No a z tych kwiatów nieładnych i nietypowych najwcześniejsza jest leszczyna, której kotki pokrywają się pyłkiem jeszcze przed śnieżyczką. Równo ze śnieżycą i śnieżyczką zakwita też na różowo odurzająco pachnący wawrzynek wilcze łyko, mały krzew naszych lasów. Kilka ciepłych dni potrafi go skusić do kwitnienia nawet w środku zimy.
Pożyteczny pasożyt
Wśród wczesnowiosennych kwiatów spotkamy jeden gatunek, który nie ma liści ani chlorofilu. To łuskiewnik różowy pasożytujący na korzeniach drzew liściastych, rzadziej świerków. Najłatwiej go wypatrzyć w kwietniu, wędrując wzdłuż dolin zadrzewionych potoków. Jest bardzo cenną rośliną leczniczą. Napary i preparaty z łuskiewnika stosowano przy zaburzeniach neurologicznych, np. w leczeniu choroby Parkinsona, padaczki, spastyczności mięśni szkieletowych, nadmiernych przykurczy i skurczów mięśni, bólów miesiączkowych i zaburzeń okołomenopauzalnych.
W maju na majki
Środek maja to okres, w którym choinki przeradzają się w kłębowisko kulinarnych rarytasów. Młode pędy sosen, świerków i jodeł, zwane kiedyś w wielu rejonach Polski majkami, są jadalne na surowo. W dawnych czasach była to ulubiona przekąska pasterzy i dzieci. Można też z nich robić zasypywane cukrem syropy i nalewki – kiedyś leczono nimi przeziębienia. Zdrowotne spirytualia można też wytwarzać na bazie zielonych szyszek i kwiatostanów (przede wszystkim jodeł).

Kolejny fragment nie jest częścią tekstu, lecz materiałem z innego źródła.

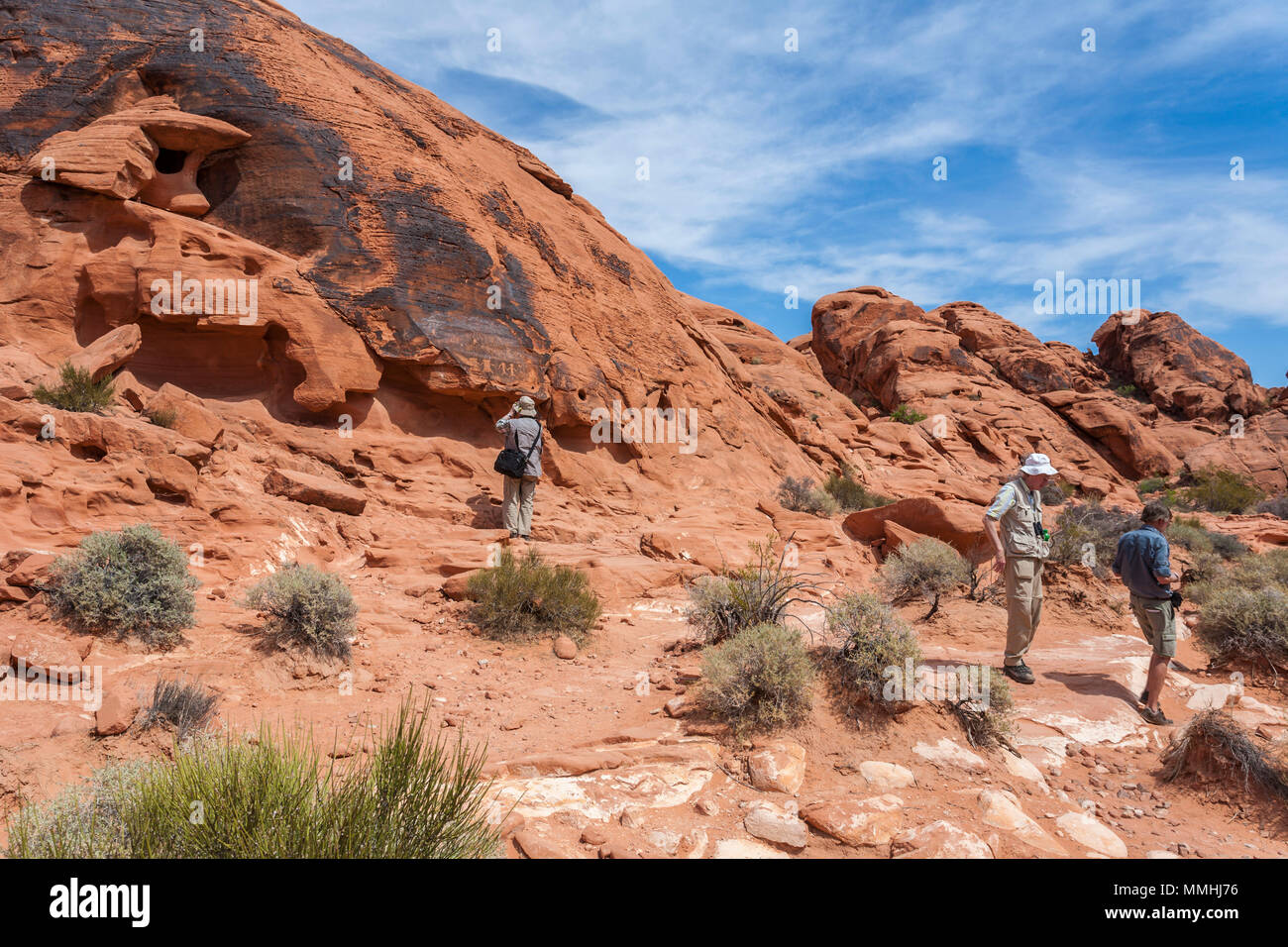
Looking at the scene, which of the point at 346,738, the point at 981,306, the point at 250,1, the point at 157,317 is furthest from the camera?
the point at 981,306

Trzeba jednak uważać – na cis! Jest to drzewo silnie trujące. Jego gałęzie przypominają trochę jodłę, igły są jednak dłuższe i miększe, a cała roślina ma inny pokrój, mniej strzelisty. Często też rośnie w formie krzewiastej. O ile w naturze cis jest u nas wyjątkowo rzadki, o tyle często występuje w zieleni miejskiej i warto mieć świadomość, że zjedzenie nawet jednej jego gałązki w najlepszym wypadku kończy się na oddziale intensywnej terapii (czego doświadczył pewien mój znajomy niedowiarek).